■ **Your goal**:
If a record holds a picture, omit the picture, but copy everything else below exactly.

■ **Task material**:
-- Opening Marker --

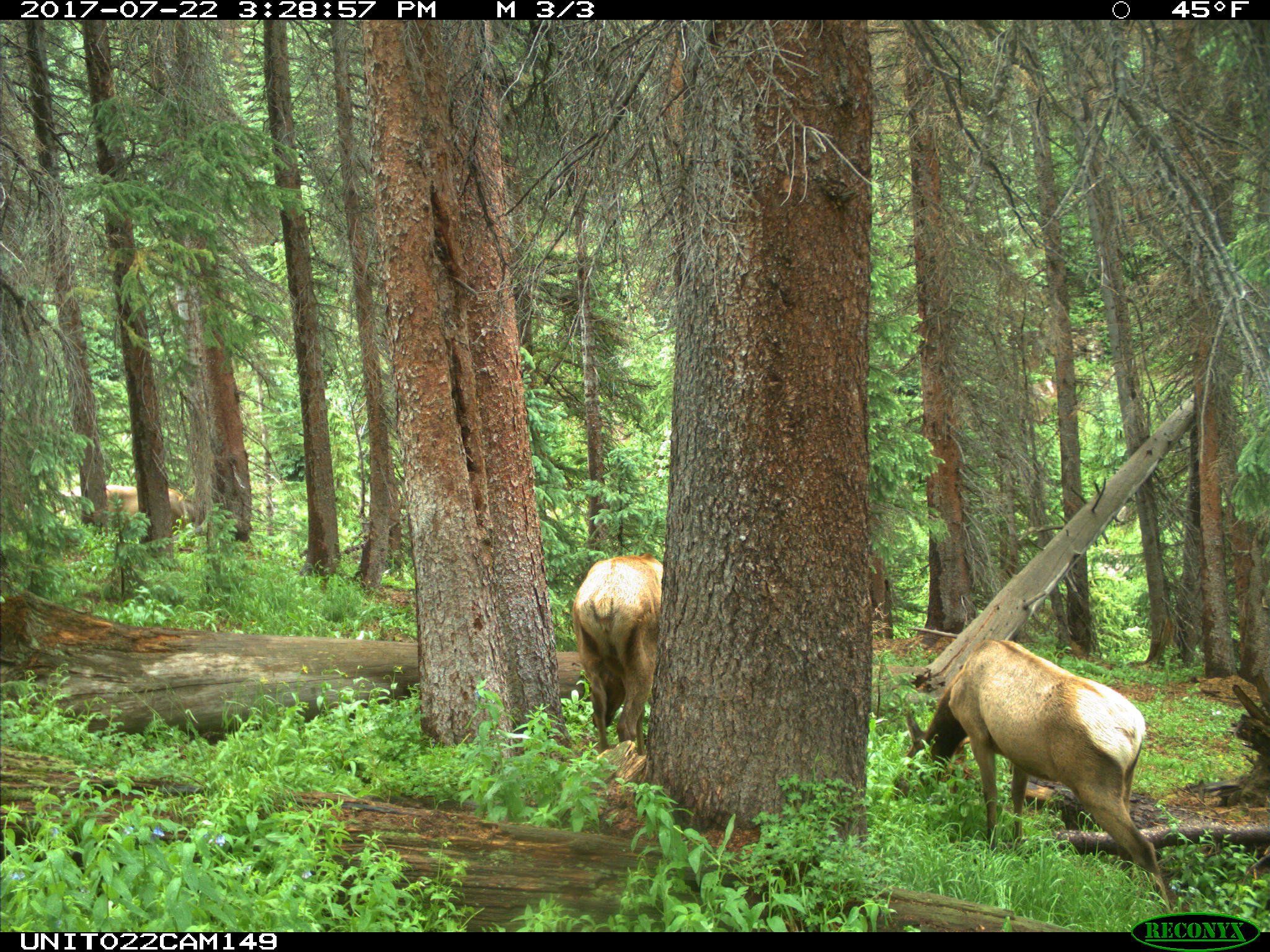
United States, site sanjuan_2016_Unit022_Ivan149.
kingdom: Animalia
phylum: Chordata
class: Mammalia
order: Artiodactyla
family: Cervidae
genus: Cervus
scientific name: Cervus elaphus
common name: red deer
Cervus elaphus (red deer).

-- Closing Marker --

■ **Response area**:
United States, site sanjuan_2016_Unit022_Ivan149.
kingdom: Animalia
phylum: Chordata
class: Mammalia
order: Artiodactyla
family: Cervidae
genus: Cervus
scientific name: Cervus elaphus
common name: red deer
Cervus elaphus (red deer).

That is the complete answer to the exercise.